人と地域つなぐアサガオ 日比野克彦さんプロデュース 4年ぶり 水戸芸術館で苗植え

日比野克彦さん(右から2人目)と、アサガオのつるを支えるためのロープを張る参加者=水戸芸術館広場

アサガオの栽培や種の交換を通じて人と地域をつなげる「明後日(あさって)朝顔プロジェクト」が20日、水戸市五軒町1丁目の水戸芸術館などで、一般参加者を集めて4年ぶりに行われた。
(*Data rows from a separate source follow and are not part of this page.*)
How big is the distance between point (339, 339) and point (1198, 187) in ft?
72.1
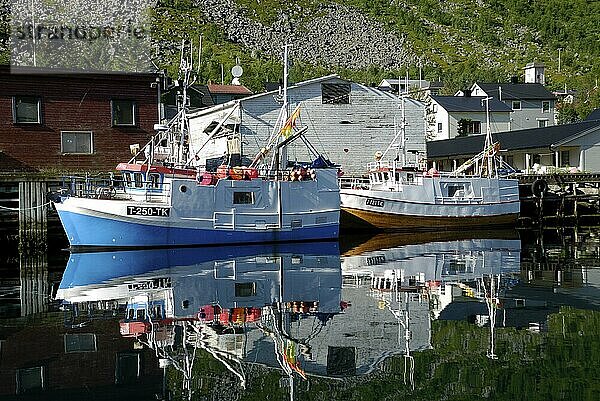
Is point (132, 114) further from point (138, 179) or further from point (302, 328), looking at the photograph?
point (302, 328)

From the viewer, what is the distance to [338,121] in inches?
1700

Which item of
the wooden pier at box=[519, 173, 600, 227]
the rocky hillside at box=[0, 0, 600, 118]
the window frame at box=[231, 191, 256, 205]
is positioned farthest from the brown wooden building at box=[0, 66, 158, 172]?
the rocky hillside at box=[0, 0, 600, 118]

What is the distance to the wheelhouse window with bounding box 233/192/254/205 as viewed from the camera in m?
30.2

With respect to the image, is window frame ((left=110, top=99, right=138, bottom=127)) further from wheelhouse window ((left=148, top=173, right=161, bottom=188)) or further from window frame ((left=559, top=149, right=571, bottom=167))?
window frame ((left=559, top=149, right=571, bottom=167))

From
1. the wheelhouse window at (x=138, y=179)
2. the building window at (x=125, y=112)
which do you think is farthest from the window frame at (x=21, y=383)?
the building window at (x=125, y=112)

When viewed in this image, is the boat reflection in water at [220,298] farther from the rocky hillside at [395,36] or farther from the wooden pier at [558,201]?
the rocky hillside at [395,36]

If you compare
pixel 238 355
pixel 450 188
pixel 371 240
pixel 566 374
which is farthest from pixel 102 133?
pixel 566 374

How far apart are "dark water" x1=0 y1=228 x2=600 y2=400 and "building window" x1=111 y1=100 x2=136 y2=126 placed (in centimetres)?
1020

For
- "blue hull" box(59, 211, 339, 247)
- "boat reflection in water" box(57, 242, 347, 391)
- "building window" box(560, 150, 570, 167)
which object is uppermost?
"building window" box(560, 150, 570, 167)

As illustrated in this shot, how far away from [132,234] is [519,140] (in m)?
35.2

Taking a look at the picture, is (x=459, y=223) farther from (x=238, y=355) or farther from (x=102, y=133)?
(x=238, y=355)

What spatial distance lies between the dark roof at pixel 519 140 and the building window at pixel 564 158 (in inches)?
46.4

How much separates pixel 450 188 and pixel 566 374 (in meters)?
27.5

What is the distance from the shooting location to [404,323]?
15.0 meters
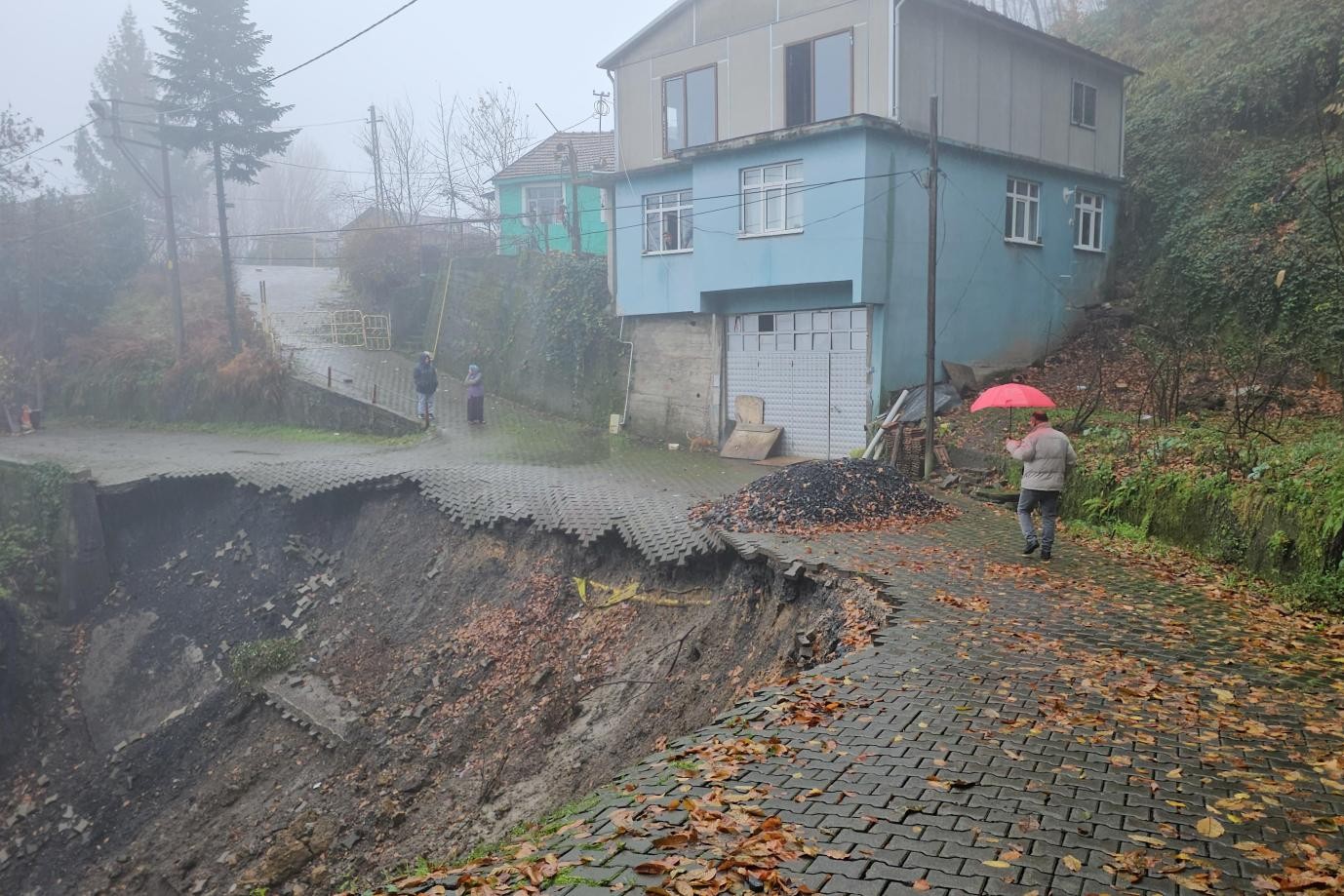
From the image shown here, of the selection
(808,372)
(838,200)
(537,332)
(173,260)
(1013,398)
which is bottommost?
(808,372)

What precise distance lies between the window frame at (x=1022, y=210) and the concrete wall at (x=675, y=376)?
6637 millimetres

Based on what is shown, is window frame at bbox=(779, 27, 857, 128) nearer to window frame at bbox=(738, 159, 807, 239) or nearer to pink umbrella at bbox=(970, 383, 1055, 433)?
window frame at bbox=(738, 159, 807, 239)

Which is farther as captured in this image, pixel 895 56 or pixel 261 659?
pixel 895 56

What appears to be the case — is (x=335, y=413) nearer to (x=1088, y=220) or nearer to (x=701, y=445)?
(x=701, y=445)

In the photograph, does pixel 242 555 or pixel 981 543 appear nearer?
pixel 981 543

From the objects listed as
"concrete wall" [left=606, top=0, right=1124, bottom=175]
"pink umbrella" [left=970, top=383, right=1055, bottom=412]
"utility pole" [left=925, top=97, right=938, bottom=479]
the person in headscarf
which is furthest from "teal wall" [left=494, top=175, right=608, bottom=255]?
"pink umbrella" [left=970, top=383, right=1055, bottom=412]

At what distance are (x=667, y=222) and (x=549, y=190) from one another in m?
13.5

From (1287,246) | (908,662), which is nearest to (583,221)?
(1287,246)

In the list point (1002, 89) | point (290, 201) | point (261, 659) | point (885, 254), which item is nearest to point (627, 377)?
point (885, 254)

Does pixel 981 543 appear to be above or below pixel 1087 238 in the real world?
below

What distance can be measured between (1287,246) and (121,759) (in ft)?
74.6

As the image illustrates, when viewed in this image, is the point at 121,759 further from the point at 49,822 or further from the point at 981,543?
the point at 981,543

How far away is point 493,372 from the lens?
2708cm

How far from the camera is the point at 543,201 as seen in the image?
111 feet
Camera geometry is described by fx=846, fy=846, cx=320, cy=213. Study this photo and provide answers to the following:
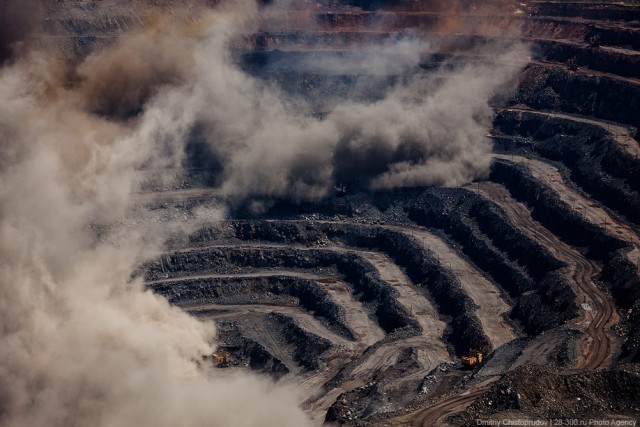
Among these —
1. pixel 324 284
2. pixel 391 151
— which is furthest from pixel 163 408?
pixel 391 151

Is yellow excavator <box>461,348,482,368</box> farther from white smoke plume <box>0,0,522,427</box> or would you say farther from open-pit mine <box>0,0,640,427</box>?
white smoke plume <box>0,0,522,427</box>

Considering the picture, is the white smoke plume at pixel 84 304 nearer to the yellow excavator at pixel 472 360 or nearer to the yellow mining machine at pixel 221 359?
the yellow mining machine at pixel 221 359

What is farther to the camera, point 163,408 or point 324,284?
point 324,284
アーティストの日比野克彦さん(64)がプロデュースする取り組みで、参加者たちは日比野さんと一緒に、アサガオの苗植えやつるを支えるためのロープ張りなどを楽しんだ。

プロジェクトは2003年に新潟県で始まり、水戸では同館で開かれた企画展「日比野克彦の一人万博」を機に05年にスタート。毎年、春の苗植えから秋の種の収穫まで、市民らがアサガオを栽培し、収穫した種を他地域の参加者と交換し合って交流、思いを共有してきた。

一方、新型コロナウイルス感染症拡大により、20年から一般参加を見送ってきたが、コロナ対応の制限緩和を受けて今回4年ぶりに復活。水戸市(同館)と全国12地域で昨年収穫された種を、茨城県立大子清流高(同県大子町)が育苗した。

この日、同館のウッドデッキが敷き詰められた広場には、スタッフや一般参加者合わせて約70人が集まった。午前中は、日比野さんと一緒にウッドデッキを色とりどりにペイント。午後は、約300本のアサガオ苗をプランターに植えたり、つるを支えるためのロープ張りなどが行われた。

初めて参加した同市内の専門学校1年、宮崎風生(ふう)さん(19)は「朝顔プロジェクトを通じた人や地域のつながりを興味深く感じた。来年もやってみたい」と声を弾ませた。

日比野さんは、4年ぶりに一般参加者が加われたことに「久々に再会できた方もいたようで、改めてつながりを実感できたのではないか。今後、天災などで社会情勢が激変しても一喜一憂することなく、アサガオという自然を相手にプロジェクトを淡々と続けていきたい」と話した。

今回のプロジェクトは、同館南側に水戸市民会館が7月に開館することから、両館と近隣の京成百貨店との連携事業に位置付けられている。水戸芸術館のほか、水戸市民会館と京成百貨店でも苗植えなどが行われた。